The example below shows training loss curves for the same model trained with three different learning rates — a common hyperparameter comparison.
epochs = np.arange(1, 21)
# Simulated training loss for three learning rates
loss_high = 2.5 * np.exp(-0.35 * epochs) + np.random.normal(0, 0.05, 20)
loss_mid = 2.5 * np.exp(-0.20 * epochs) + np.random.normal(0, 0.05, 20)
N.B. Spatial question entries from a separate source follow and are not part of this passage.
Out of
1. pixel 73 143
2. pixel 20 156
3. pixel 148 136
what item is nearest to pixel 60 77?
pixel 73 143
loss_low = 2.5 * np.exp(-0.08 * epochs) + np.random.normal(0, 0.05, 20)
# We recommend using 'sharey=True' so y-limits are the same across all panels.
# This makes comparing convergence speed across learning rates much easier.
fig, axes = plt.subplots(nrows=1, ncols=3, figsize=(15, 4), sharey=True, sharex=True)
axes[0].plot(epochs, loss_high, color='tomato', marker='o', markersize=3)
axes[0].set_title('LR = 0.1 (too high)')
axes[0].set_xlabel('Epoch')
axes[0].set_ylabel('Training Loss')
axes[1].plot(epochs, loss_mid, color='steelblue', marker='o', markersize=3)
axes[1].set_title('LR = 0.01 (just right)')
axes[1].set_xlabel('Epoch')
axes[2].plot(epochs, loss_low, color='gray', marker='o', markersize=3)
axes[2].set_title('LR = 0.001 (too low)')
axes[2].set_xlabel('Epoch')
plt.tight_layout()
plt.show()
Summary
- Line Plots (
ax.plot): Use these to visualize time-series data or track training/validation metrics over time (Epochs). A rising validation loss despite falling training loss is the visual signature of overfitting. - Scatter Plots (
ax.scatter): Your go-to tool for visualizing feature relationships and class separability in classification tasks. - Histograms (
ax.hist): Essential for checking the distribution of a single variable before feeding it into a model. - Subplots (
plt.subplots): Usesharey=True/sharex=Truewhen comparing the same metric across different configurations (e.g., learning rates, architectures).